_Challenge:_
Starting at the line that contains "Looking at this captured" and continuing through the end of the material, turn those lines into a numbered list, leaving out any blank lines.

_Data provided:_
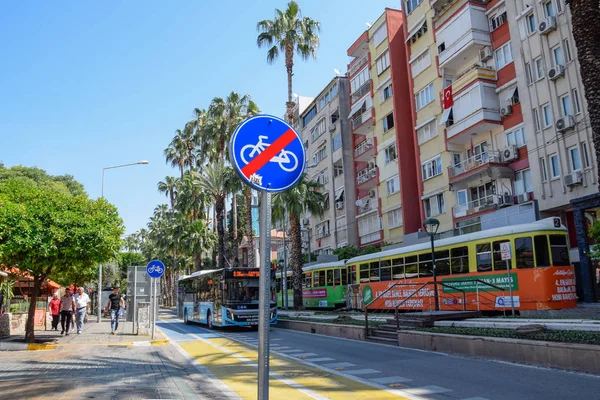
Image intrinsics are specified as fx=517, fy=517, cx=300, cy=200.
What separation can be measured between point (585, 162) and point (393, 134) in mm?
17671

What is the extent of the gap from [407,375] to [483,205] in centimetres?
2197

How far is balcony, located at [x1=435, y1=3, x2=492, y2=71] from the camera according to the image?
31.0 meters

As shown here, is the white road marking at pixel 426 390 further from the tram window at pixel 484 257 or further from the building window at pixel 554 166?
the building window at pixel 554 166

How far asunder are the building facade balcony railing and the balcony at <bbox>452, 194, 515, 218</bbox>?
16.5 metres

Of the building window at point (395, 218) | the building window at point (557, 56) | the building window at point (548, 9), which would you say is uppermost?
the building window at point (548, 9)

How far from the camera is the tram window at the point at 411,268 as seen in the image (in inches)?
912

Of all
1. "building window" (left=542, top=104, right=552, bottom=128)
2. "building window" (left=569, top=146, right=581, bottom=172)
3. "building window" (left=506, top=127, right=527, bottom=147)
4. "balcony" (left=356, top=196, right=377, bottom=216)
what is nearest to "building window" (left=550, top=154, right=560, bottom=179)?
"building window" (left=569, top=146, right=581, bottom=172)

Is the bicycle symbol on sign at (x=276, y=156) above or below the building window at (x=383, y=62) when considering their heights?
below

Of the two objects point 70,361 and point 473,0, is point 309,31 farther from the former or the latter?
point 70,361

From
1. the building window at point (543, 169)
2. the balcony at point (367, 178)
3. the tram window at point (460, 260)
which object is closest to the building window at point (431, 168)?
the balcony at point (367, 178)

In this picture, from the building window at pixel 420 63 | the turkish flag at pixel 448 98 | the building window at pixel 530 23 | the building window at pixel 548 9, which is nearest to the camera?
the building window at pixel 548 9

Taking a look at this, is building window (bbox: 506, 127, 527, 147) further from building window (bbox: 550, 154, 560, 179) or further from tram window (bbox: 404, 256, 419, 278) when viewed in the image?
tram window (bbox: 404, 256, 419, 278)

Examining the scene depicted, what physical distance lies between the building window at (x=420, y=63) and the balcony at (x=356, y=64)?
846 cm

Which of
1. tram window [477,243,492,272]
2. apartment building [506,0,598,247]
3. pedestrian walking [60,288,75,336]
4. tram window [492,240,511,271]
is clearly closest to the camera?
tram window [492,240,511,271]
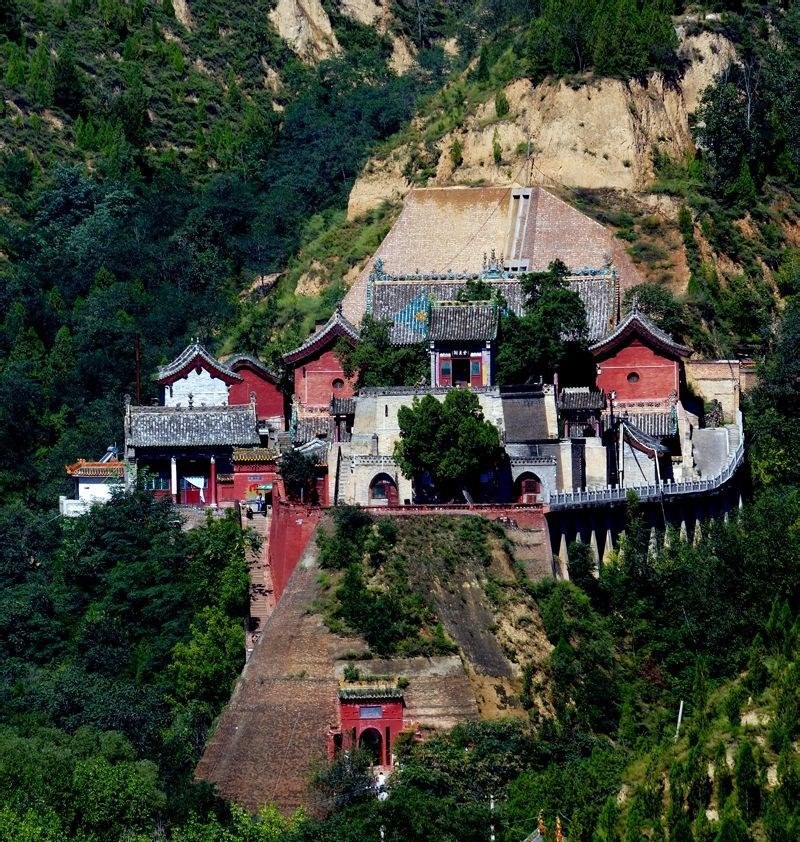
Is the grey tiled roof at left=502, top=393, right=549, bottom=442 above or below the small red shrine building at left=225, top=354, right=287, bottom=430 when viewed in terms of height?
below

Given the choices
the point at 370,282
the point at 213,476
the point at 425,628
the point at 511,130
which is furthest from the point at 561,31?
→ the point at 425,628

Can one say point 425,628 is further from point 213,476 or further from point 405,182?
point 405,182

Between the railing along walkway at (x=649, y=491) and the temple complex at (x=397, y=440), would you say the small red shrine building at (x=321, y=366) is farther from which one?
the railing along walkway at (x=649, y=491)

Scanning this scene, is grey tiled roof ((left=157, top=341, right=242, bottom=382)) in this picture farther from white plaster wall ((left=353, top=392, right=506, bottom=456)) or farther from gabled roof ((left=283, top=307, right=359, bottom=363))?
white plaster wall ((left=353, top=392, right=506, bottom=456))

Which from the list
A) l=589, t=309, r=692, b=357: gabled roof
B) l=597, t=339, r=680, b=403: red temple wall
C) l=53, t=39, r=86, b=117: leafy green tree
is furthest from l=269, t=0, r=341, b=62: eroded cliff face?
l=597, t=339, r=680, b=403: red temple wall

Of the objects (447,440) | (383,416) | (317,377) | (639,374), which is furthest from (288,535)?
(639,374)

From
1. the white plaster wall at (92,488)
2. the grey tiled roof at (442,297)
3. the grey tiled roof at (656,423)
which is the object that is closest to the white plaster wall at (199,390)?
the white plaster wall at (92,488)
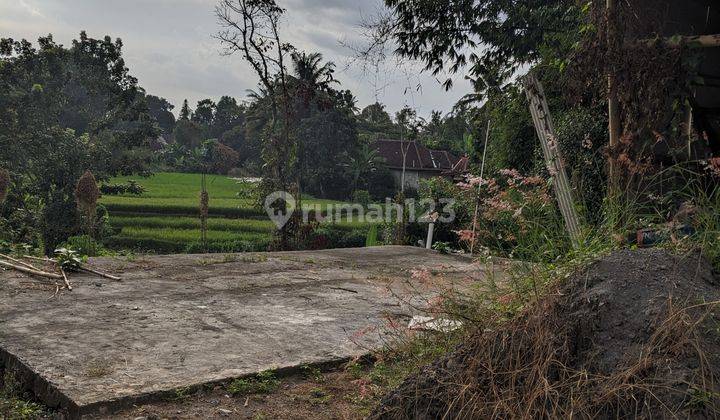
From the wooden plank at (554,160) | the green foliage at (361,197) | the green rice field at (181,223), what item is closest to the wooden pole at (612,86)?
the wooden plank at (554,160)

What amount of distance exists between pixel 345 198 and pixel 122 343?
99.8ft

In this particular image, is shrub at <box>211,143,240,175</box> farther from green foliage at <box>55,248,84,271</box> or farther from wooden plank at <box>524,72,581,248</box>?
wooden plank at <box>524,72,581,248</box>

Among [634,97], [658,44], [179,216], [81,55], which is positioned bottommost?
[179,216]

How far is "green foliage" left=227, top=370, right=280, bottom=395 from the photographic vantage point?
2.86 m

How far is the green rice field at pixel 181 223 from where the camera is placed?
16.3 meters

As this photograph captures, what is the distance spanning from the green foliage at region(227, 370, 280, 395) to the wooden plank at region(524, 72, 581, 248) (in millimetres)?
1505

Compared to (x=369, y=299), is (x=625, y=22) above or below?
above

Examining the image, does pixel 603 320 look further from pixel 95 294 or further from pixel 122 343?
pixel 95 294

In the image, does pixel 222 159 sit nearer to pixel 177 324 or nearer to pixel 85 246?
pixel 85 246

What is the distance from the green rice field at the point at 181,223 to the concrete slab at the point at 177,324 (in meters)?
6.76

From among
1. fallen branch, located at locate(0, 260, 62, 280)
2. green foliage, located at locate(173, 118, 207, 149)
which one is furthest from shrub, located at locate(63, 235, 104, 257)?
green foliage, located at locate(173, 118, 207, 149)

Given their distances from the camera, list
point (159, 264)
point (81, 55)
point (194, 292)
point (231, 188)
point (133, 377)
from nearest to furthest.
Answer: point (133, 377) < point (194, 292) < point (159, 264) < point (81, 55) < point (231, 188)

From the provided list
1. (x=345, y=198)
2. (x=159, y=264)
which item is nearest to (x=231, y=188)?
(x=345, y=198)

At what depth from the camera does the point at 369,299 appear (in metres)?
4.92
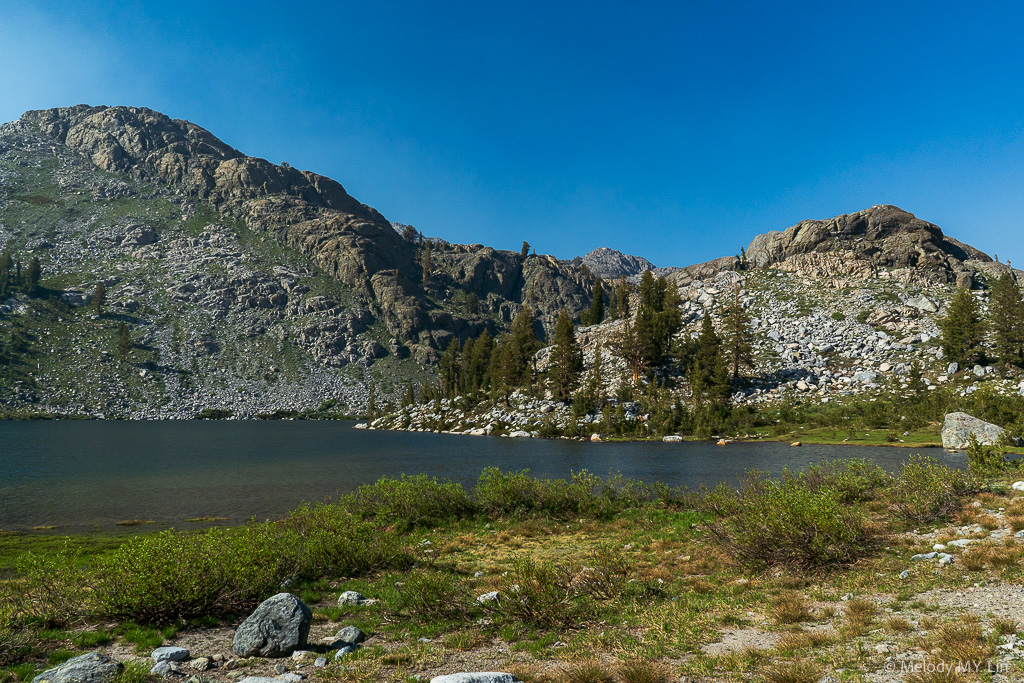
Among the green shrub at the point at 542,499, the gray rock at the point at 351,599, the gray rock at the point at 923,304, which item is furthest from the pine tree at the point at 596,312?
the gray rock at the point at 351,599

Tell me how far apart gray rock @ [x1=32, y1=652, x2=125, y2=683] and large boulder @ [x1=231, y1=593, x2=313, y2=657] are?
260 cm

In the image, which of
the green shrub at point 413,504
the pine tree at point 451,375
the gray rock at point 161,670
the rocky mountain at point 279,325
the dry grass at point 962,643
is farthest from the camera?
the pine tree at point 451,375

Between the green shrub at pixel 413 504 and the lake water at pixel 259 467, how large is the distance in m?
9.43

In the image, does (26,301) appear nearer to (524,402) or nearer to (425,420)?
(425,420)

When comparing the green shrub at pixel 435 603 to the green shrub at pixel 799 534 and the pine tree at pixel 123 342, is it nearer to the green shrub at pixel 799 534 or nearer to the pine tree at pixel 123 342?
the green shrub at pixel 799 534

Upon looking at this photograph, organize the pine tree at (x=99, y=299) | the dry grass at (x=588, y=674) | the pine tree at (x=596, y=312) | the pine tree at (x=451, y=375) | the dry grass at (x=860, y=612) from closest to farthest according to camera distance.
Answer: the dry grass at (x=588, y=674) → the dry grass at (x=860, y=612) → the pine tree at (x=451, y=375) → the pine tree at (x=596, y=312) → the pine tree at (x=99, y=299)

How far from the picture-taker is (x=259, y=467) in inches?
2131

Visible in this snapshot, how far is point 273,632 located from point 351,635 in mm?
1907

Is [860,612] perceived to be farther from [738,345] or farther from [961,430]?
[738,345]

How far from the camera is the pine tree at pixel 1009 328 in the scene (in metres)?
70.9

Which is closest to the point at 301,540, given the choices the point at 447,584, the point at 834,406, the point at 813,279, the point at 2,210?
the point at 447,584

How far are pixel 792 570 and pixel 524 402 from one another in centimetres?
9111

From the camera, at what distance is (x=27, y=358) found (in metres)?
144

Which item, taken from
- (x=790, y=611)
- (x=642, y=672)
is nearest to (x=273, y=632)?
(x=642, y=672)
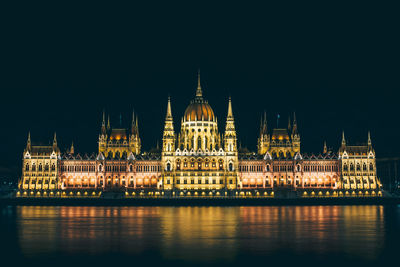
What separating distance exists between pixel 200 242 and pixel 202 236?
4.85 metres

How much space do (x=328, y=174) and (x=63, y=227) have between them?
351 ft

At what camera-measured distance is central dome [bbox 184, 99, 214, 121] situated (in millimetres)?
177750

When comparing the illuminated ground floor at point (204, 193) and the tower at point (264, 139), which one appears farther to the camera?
the tower at point (264, 139)

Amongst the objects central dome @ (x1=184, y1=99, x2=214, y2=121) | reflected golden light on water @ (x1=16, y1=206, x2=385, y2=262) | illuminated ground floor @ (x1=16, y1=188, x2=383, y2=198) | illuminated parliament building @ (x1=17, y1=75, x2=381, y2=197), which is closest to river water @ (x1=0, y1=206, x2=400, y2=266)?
reflected golden light on water @ (x1=16, y1=206, x2=385, y2=262)

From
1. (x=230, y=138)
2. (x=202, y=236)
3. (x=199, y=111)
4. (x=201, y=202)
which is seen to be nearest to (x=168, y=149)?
(x=230, y=138)

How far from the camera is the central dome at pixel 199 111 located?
6998 inches

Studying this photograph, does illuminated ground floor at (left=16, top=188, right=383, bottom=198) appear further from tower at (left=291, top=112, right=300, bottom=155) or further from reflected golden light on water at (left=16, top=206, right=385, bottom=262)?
reflected golden light on water at (left=16, top=206, right=385, bottom=262)

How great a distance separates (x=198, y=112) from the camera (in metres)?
178

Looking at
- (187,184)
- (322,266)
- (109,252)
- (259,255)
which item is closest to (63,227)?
(109,252)

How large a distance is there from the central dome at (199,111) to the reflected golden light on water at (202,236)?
311 ft

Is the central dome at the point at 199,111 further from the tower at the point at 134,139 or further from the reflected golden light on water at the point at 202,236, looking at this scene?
the reflected golden light on water at the point at 202,236

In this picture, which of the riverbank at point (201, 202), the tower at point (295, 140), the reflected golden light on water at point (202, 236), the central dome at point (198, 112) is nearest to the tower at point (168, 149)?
the central dome at point (198, 112)

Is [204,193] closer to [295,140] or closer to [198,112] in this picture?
[198,112]

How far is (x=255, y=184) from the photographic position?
545ft
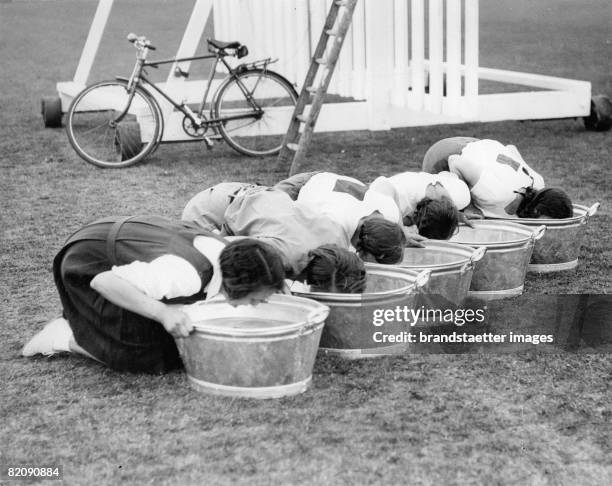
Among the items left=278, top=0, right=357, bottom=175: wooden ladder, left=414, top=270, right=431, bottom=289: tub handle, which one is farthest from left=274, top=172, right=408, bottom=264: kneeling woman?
left=278, top=0, right=357, bottom=175: wooden ladder

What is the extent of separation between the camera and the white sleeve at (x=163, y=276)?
3.22m

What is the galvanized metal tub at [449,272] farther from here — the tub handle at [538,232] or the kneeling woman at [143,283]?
the kneeling woman at [143,283]

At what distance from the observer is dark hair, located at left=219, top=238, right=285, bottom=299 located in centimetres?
317

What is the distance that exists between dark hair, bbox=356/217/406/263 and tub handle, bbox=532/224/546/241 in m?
0.83

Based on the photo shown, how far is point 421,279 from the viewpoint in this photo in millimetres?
3689

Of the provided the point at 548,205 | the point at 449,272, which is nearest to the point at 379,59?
the point at 548,205

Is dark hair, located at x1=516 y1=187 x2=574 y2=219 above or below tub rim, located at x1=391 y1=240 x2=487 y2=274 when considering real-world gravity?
above

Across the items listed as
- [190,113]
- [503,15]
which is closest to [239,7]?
[190,113]

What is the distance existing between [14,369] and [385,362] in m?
1.35

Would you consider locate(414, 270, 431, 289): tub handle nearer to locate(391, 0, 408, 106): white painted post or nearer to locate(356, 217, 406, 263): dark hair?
locate(356, 217, 406, 263): dark hair

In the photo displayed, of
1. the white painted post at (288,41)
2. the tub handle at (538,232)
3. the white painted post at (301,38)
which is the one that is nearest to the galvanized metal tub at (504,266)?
the tub handle at (538,232)

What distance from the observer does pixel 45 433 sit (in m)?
3.08

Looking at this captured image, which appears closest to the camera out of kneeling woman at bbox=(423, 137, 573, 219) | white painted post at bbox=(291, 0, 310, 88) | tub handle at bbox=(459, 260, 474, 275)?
tub handle at bbox=(459, 260, 474, 275)

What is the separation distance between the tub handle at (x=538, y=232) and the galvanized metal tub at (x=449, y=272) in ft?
1.19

_Output below:_
1. Looking at this captured image, which appears closest to the camera out of kneeling woman at bbox=(423, 137, 573, 219) | white painted post at bbox=(291, 0, 310, 88) | tub handle at bbox=(459, 260, 474, 275)?
2. tub handle at bbox=(459, 260, 474, 275)
3. What is the separation distance between the tub handle at (x=538, y=232) and the galvanized metal tub at (x=449, y=272) in ft?
4. 1.19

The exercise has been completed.